▶ [Exercise goal]: Your task is to repeat, word for word, the line containing "How far from the viewer" and all lines that follow it to the end of the material, and no other lines.

· · · · ·

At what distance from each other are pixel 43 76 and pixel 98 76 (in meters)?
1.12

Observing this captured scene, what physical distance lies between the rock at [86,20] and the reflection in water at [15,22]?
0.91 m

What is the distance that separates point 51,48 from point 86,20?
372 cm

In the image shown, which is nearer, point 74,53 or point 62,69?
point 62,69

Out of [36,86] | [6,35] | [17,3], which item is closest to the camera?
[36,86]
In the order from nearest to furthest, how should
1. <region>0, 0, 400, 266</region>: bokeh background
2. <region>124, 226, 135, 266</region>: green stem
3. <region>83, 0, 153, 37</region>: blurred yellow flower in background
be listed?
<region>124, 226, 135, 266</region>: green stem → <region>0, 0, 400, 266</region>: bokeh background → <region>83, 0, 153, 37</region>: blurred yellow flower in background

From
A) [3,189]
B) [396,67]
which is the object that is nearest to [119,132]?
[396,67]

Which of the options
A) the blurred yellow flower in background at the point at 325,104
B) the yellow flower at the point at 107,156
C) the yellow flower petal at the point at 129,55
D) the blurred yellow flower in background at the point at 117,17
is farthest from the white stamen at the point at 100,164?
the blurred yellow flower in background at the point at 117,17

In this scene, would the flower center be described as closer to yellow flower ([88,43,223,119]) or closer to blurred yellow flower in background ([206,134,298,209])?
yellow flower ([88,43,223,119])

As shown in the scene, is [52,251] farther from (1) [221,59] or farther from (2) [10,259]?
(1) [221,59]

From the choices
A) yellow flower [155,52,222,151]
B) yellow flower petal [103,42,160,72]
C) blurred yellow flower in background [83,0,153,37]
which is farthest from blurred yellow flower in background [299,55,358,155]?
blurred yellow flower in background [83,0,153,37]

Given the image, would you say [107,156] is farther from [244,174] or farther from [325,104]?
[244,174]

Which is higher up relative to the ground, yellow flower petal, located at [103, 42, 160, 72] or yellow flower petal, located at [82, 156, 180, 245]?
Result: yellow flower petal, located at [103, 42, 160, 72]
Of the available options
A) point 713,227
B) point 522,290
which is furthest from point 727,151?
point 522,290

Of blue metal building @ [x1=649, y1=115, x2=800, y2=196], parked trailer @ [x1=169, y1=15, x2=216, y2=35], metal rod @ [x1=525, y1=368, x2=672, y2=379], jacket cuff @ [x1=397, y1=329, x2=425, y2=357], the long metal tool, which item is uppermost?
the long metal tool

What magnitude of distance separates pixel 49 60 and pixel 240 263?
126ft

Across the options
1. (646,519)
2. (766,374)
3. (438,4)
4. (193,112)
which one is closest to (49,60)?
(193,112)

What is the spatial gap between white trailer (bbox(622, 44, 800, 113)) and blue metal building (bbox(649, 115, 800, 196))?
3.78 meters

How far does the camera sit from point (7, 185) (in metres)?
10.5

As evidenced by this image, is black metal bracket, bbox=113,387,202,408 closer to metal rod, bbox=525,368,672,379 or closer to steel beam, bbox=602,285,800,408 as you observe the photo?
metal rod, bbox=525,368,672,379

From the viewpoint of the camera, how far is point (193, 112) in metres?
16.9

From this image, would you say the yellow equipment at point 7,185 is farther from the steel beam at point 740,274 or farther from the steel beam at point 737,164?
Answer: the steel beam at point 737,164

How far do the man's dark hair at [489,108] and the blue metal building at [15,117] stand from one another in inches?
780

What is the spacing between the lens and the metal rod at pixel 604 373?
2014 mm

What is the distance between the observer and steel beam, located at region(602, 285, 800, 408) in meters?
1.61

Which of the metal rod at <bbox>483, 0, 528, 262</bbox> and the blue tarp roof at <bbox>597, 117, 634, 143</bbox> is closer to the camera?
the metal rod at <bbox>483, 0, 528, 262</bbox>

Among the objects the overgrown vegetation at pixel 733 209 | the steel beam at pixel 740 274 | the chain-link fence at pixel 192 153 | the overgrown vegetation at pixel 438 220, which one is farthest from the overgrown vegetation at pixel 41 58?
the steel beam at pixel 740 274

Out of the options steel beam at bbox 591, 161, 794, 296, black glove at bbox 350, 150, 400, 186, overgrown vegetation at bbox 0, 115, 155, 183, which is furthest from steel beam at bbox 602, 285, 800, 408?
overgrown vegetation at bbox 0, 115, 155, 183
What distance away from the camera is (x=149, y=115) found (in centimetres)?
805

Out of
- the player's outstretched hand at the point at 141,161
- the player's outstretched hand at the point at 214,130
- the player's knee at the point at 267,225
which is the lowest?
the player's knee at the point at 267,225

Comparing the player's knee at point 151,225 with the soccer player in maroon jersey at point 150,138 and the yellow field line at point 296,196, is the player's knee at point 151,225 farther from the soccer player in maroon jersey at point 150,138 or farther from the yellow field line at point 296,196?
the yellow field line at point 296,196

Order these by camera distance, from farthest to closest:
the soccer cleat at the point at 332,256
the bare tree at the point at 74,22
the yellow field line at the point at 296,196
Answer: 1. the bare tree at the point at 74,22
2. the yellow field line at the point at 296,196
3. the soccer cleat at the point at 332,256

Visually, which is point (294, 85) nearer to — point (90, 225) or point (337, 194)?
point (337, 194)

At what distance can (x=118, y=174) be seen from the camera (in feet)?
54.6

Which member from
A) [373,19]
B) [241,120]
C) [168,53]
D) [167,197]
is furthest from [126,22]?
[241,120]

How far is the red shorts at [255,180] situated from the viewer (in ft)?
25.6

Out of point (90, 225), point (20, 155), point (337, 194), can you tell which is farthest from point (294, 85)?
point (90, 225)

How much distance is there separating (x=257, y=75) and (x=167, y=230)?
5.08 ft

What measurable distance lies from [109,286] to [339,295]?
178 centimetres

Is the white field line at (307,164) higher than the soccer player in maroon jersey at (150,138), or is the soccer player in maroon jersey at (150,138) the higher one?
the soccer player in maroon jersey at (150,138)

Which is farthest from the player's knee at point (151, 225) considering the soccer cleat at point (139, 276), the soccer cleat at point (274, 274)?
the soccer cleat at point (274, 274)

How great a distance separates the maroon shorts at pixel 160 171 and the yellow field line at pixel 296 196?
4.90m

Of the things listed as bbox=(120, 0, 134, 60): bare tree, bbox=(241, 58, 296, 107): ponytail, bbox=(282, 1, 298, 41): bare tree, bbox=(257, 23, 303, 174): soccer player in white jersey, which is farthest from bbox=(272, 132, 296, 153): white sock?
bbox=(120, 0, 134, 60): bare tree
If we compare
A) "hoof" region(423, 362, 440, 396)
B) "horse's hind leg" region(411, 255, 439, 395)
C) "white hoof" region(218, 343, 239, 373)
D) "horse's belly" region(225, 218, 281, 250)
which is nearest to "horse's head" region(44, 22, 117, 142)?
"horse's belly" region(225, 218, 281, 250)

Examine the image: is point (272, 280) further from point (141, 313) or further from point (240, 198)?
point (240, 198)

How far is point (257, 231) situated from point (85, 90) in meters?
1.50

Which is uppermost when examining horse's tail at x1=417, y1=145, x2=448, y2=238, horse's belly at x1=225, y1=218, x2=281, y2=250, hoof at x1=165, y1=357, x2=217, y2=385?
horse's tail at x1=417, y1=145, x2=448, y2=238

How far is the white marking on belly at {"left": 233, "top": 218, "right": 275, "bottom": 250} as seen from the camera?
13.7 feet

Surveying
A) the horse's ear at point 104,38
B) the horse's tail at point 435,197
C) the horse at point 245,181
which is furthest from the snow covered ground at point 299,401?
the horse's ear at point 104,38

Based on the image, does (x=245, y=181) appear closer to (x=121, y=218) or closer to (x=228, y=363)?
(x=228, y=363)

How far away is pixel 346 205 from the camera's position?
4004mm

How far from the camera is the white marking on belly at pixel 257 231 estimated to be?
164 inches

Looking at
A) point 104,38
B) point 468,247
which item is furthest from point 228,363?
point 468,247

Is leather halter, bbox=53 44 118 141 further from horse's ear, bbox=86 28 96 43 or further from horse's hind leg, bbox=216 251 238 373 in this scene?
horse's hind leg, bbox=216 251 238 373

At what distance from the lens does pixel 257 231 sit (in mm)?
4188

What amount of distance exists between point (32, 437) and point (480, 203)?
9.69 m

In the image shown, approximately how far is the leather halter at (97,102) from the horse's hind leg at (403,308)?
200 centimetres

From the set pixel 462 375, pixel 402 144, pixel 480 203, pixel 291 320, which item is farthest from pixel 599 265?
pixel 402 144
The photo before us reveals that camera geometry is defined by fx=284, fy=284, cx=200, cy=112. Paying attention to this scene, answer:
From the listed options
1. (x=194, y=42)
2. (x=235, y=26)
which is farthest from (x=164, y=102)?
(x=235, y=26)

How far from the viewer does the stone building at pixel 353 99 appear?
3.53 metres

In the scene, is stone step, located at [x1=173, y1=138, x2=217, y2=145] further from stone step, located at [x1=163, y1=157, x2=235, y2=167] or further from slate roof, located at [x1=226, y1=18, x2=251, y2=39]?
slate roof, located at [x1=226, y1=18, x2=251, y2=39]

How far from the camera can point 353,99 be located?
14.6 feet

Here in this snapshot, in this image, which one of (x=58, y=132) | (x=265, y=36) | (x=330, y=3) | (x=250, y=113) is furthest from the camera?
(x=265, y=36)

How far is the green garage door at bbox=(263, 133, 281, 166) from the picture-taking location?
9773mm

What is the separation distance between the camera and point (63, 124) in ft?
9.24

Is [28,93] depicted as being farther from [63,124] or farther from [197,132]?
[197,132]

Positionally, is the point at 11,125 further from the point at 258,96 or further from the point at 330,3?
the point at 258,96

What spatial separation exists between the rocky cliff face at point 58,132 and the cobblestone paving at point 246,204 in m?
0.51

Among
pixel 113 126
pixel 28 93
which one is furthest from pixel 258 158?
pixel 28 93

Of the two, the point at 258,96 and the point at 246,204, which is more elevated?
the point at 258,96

· · · · ·

▶ [The result]:
How far from the viewer does the stone building at pixel 353 99 appear?
3.53 metres

In the scene, is stone step, located at [x1=173, y1=138, x2=217, y2=145] further from stone step, located at [x1=163, y1=157, x2=235, y2=167] or further from slate roof, located at [x1=226, y1=18, x2=251, y2=39]?
slate roof, located at [x1=226, y1=18, x2=251, y2=39]

How far from the camera can point 353,99 be located?
14.6 feet

Here in this snapshot, in this image, which one of (x=58, y=132) | (x=265, y=36) | (x=330, y=3) | (x=250, y=113) is furthest from the camera?
(x=265, y=36)

How far is the green garage door at bbox=(263, 133, 281, 166) from the picture-taking location?
9773mm

What is the separation distance between the camera and point (63, 124) in ft?
9.24

Is [28,93] depicted as being farther from [63,124] or farther from [197,132]?
[197,132]

Positionally, is the point at 11,125 further from the point at 258,96 or further from the point at 330,3?
the point at 258,96

What spatial separation exists between the rocky cliff face at point 58,132 and the cobblestone paving at point 246,204 in m?
0.51

Among
pixel 113 126
pixel 28 93
which one is furthest from pixel 258 158?
pixel 28 93

Of the two, the point at 258,96 and the point at 246,204, which is more elevated?
the point at 258,96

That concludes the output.